[Opening SELECTED EXCERPT section]

Re: Proposal: External Update Coordination

Bill Farner Tue, 14 Oct 2014 12:20:11 -0700

Wait - simpler solution than what?  We're talking about not doing either.

-=Bill


On Tue, Oct 14, 2014 at 12:16 PM, Kevin Sweeney <kevi...@apache.org> wrote:

> I think waiting for the first heartbeat before taking any action is the
> simpler solution here as it allows the implementation to be entirely
> soft-state and still catches the bugs I described.
>
> The implementation is just PulseMonitorImpl<UpdateId> - heartbeat calls
> pulse and mutation operations check isAlive. I think the code might
> actually work as-is.

[Closing SELECTED EXCERPT section]
[Opening GIVEN INFORMATION section]

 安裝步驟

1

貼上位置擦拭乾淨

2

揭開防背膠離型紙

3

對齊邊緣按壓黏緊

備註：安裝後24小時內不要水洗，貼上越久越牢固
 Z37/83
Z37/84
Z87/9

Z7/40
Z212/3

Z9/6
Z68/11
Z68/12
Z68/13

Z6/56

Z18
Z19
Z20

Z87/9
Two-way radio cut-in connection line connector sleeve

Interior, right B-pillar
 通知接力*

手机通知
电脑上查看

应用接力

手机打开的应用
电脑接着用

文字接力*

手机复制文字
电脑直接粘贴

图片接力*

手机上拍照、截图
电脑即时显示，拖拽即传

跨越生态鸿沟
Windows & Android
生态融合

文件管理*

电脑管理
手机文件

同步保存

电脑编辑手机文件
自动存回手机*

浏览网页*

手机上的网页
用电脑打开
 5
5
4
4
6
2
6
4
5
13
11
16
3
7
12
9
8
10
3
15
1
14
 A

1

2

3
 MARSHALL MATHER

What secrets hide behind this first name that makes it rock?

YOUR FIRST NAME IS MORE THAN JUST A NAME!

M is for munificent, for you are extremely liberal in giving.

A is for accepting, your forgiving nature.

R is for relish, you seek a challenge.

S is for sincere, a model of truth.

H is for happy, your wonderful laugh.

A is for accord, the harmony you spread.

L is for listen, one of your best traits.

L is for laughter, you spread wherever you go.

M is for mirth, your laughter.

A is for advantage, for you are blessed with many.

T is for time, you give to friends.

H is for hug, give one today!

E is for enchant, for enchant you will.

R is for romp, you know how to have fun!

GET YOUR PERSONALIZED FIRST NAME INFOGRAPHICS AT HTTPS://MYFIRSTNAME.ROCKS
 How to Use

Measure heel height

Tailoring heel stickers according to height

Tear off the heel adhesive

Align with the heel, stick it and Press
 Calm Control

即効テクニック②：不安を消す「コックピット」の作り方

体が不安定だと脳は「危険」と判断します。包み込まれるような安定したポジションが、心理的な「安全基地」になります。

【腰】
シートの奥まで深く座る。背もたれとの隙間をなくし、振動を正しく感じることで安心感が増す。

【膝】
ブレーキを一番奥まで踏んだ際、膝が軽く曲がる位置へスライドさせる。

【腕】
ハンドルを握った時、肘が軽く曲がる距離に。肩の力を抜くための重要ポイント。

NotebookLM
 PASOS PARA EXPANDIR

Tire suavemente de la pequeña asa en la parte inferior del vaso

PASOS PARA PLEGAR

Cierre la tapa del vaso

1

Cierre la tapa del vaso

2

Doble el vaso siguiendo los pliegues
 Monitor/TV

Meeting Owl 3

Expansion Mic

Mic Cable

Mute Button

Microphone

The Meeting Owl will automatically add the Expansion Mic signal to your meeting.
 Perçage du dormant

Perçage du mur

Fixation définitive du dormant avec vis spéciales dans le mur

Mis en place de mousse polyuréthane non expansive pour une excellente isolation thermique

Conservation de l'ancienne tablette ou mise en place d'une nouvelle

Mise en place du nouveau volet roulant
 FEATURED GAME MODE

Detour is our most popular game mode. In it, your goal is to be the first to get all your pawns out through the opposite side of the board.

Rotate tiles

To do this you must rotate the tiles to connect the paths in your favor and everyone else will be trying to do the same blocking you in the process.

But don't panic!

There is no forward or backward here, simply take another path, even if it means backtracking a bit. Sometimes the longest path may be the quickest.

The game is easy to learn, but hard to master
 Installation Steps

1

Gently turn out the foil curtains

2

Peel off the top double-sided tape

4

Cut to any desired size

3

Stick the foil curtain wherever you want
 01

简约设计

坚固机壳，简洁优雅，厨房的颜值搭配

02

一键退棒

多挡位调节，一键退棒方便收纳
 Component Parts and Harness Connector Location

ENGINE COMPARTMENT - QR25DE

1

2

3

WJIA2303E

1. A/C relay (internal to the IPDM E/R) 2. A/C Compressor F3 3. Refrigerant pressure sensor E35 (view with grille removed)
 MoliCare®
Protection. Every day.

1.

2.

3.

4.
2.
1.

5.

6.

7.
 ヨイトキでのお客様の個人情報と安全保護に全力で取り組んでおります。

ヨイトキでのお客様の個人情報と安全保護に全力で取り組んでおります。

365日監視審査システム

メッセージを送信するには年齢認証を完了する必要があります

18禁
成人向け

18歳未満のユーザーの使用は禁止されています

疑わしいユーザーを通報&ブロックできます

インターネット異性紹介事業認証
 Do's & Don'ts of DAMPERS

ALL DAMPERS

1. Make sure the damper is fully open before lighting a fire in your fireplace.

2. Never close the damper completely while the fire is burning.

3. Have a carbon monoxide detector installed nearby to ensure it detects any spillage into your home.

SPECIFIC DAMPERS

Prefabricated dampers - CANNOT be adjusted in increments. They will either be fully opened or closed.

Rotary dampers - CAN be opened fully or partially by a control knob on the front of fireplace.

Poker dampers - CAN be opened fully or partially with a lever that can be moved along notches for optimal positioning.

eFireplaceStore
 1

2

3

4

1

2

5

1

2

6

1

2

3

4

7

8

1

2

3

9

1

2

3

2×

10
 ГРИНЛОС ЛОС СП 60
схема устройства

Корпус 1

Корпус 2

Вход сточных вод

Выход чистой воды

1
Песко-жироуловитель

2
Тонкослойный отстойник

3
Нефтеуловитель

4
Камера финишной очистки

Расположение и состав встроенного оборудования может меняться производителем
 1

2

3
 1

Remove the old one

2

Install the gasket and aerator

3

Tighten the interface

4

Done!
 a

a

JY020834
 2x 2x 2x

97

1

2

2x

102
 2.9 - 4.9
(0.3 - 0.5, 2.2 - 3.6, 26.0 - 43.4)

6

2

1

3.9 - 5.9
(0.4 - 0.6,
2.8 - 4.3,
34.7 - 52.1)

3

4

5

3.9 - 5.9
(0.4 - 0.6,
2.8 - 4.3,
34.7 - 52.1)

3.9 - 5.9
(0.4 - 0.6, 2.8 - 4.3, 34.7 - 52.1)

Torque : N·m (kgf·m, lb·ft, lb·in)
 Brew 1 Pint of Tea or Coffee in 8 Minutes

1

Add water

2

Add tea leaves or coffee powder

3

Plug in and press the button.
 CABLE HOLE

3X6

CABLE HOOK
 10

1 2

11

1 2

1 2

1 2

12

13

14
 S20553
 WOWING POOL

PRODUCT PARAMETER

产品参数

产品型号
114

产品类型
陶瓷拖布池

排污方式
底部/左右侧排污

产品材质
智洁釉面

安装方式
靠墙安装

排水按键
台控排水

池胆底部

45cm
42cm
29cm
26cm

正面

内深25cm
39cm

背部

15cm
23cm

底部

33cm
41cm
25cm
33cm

[Closing GIVEN INFORMATION section]

- **STUDY QUESTIONS**
1) Reproduce the portion of the external update coordination thread between "Re: Proposal: External" and "not doing either.", inclusive.
2) Answer these questions using the external update coordination thread:
(a) At what date and time was Bill Farner's reply sent?
(b) Which implementation does Kevin Sweeney name?
(c) What do mutation operations check?
3) Carry the external update coordination thread forward from the point where it stops.

- **ANSWERS IN ORDER**
1)
Re: Proposal: External Update Coordination

Bill Farner Tue, 14 Oct 2014 12:20:11 -0700

Wait - simpler solution than what?  We're talking about not doing either.

2)
(a) Tue, 14 Oct 2014 12:20:11 -0700
(b) PulseMonitorImpl<UpdateId>
(c) isAlive

3)
>
> On Tue, Oct 14, 2014 at 12:11 PM, Maxim Khutornenko <ma...@apache.org>
> wrote:
>
> > Pausing update on creation seems like a logical approach when dealing
> > with inverted dependency model. I.e. updater is happy to act as long
> > as it's greenlighted by the external signal. It's also aligned with a
> > failover experience where coordinated updates are rehydrated in paused
> > state waiting for HB awakening. That said, I am OK punting it for the
> > sake of simplicity for now.
> >
> > Kevin?
> >
> > On Tue, Oct 14, 2014 at 12:05 PM, Bill Farner <wfar...@apache.org>
> wrote:
> > > If the goal is to reduce complexity now and add features later, why not
> > > nuke both for now - kick off the update right away, and let lack of
> > > heartbeats serve as a uniform "unknown or unhealthy" signal?
> > >
> > > -=Bill
> > >
> > > On Mon, Oct 13, 2014 at 5:25 PM, Maxim Khutornenko <ma...@apache.org>
> > wrote:
> > >
> > >> I am still +1 on the idea to have default paused state on creation. I
> > >> think we could still differentiate between initially paused and timed
> > >> out states internally by looking at pause reason. It's quite different
> > >> if we want to store explicit NACK reasons from the external service
> > >> though. That would require persistence and a bit more complicated
> > >> logic.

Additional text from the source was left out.